朝、散歩に出た。昨日はかなり疲れが溜まっており、今日は一日休日にしようと思っていたが、起きてみると体調が良いので出掛けた。トプカプ宮殿の横の道を海の方へ下り、海沿いを歩いて見る。何となくスルタンアフメット2世のコンスタンチノープル攻略の地を歩いて見たかった。この付近は最後まで破ることが出来なかった場所。相当高い城壁と迫る海、天然の要塞だ。ここを今は電車が通っている。







20分ほど歩くと、フェリーターミナルへ出た。本当に偶然にボスポラズクルーズに乗らないかと声を掛けられた。ふらふらと乗り込む。そして気が付く。このクルーズは片道1時間以上かけて、アナドルカヴァウまで行き、そこで3時間休息し、戻ってくることを。しかし既に船は出てしまった。




ガラタ橋を横に見る。いい天気だ、本当に。風も爽やか、気持ちが良い。大きな客船が停泊している。流石国際港、イスタンブール。スルタンの居城、ドルマバフチェ宮殿。立派だ。アタチュルクはここで亡くなったようだ。オルタキョイ・ジャミイ、白いモスクは海に映えている。第一ボスポラス大橋も潜った。大きい。










そしてとうとうルメリ・ヒサリを見た。ヨーロッパ側の城、対岸にはアジアの城もある。 アナドル・ヒサリ。1452年3月マホメッド2世自らが指揮して建造。3班に分けお互いを競わせ、4か月で完成させた。全長250m、高さ15mの城壁、70mの塔が3つ。大砲で両岸から威嚇した。この城塞がコンスタンチノープルの運命を決定した。私は何故かこの風景だけが見たくて、この船に乗ったのだ。血が騒いだのは何故だろうか。







12時過ぎにアナドルカヴァウに到着した。折り返しの船は午後3時発。皆真っ直ぐに歩き始める。私は後をついて行く。ひたすら坂を上り、そしてレストラン街を抜けると頂上に到達する。そして遠くは黒海まで見える丘の上の立ち、遥かなる時を思う。僅かな城壁を残すのみだが、それはそれで風情がある。







船の乗客は思い思いのレストランに入り、ランチを取る。眺めの良い上のレストランで一人で食べるのは何故か憚られ、下に降りて、魚やイカを食べる。

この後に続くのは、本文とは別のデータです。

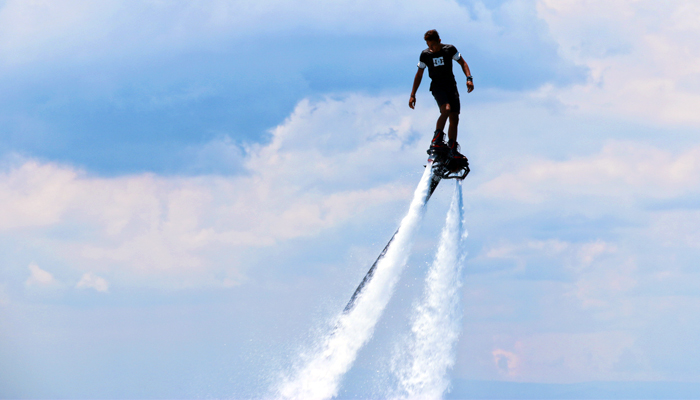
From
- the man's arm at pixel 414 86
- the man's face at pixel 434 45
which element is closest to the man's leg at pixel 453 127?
the man's arm at pixel 414 86

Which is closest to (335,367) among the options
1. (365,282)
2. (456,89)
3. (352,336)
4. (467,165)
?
(352,336)

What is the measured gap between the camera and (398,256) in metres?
36.7

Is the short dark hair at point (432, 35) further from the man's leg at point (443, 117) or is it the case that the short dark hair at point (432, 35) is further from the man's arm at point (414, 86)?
the man's leg at point (443, 117)

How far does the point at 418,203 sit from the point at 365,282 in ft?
15.6

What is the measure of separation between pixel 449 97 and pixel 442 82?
69 cm

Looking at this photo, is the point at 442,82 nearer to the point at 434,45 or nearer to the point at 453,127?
the point at 434,45

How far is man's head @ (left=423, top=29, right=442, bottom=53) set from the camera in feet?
105

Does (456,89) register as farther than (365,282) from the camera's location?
No

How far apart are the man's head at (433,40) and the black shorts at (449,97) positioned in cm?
172

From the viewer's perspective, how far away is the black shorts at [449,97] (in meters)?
33.0

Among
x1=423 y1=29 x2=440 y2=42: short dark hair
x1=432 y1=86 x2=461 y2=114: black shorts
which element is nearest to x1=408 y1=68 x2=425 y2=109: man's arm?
x1=432 y1=86 x2=461 y2=114: black shorts

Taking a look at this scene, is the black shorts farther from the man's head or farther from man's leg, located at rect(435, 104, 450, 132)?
the man's head

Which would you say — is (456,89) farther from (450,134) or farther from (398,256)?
(398,256)

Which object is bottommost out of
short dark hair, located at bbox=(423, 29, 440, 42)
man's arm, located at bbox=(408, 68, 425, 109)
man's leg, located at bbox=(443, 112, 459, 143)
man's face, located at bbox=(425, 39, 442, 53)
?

勿論ここは海鮮が売り物だが、観光客向けの食事というのはどこもそれほど美味しくはない。残りの時間を付近の散策にあて、時間を潰す。帰りは来た道を帰るだけで面白味はあまりない。


 

7. イスタンブール2  チャイナタウンの無い街

イスタンブールの空港は2回目で慣れたので、電車に乗って市内へ出る。初めは地下を走るが直ぐに地上に出る。今日もいい天気だ、イスタンブールは。途中で路面電車に乗り換え。ここも意外とスムーズ。







陽が西に傾く中、昔の城壁跡が見える。かなりの規模だ。電車を降りて見に行きたい衝動に駆られたが、荷物もあり、断念。そして懐かしいスルタンアフメットに戻ってきた。今回はこの前泊まったホテルの2倍の宿泊代を払い、部屋を取った。だが、それでも部屋は広いとは言えず、イスタンブールの物価の高さを実感した。




部屋に居ても仕方がないので、外へ出た。どうしても気になることがあった。この国際都市、イスタンブールで中国料理屋を1つも見たことが無かった。チャイナタウンはない、と初日に言われたが、まさかレストランが1つもないことはあるまい、きっとどこかにあり、少なくとも中国人観光客は食べているはずだ、と思った。

そして観光地区をくまなく歩いたが、発見したのは、たった1軒だけだった。トルコ人店員に聞けば、オーナーは中国人だというが、不在で会えなかった。中国人の存在が薄い街、それもありかもしれない。豚肉の調達も難しく、中国人向きではない。




因みに翌日街の旅行会社で「中国語で来ます」という張り紙を見て飛び込んでみた。香港等に滞在したというトルコ人が普通話を話していたが、二言目には「絨毯、買ったか?」と聞いてきたのを見ても、中国人は単なるいいお客さんなのだな、と感じた。

 

9月30日(日)   トラブゾン空港

翌日は午後の便でイスタンブールへ戻ることになっていた。疲れも出ていたので、休息を前提に街をぶらつく。トルコの街の良いところはどんなところでも街頭にテーブルがでており、誰かがチャイを飲んでいること。私もつられて腰を下ろし、チャイを頼む。この雰囲気は実によい。チャイを飲んでいると皆が笑顔で話し掛けてくる。




空港へはタクシーで行けるが、敢えてミニバスに乗ってみる。ホテルからほど近い広場の裏道にバス乗り場があった。特に空港行きのバスは無く、昨日行ったリゼの方面へ向かうバスに乗り込む。トラブゾンも土地が狭いため、黒海沿いに住居が広がっている。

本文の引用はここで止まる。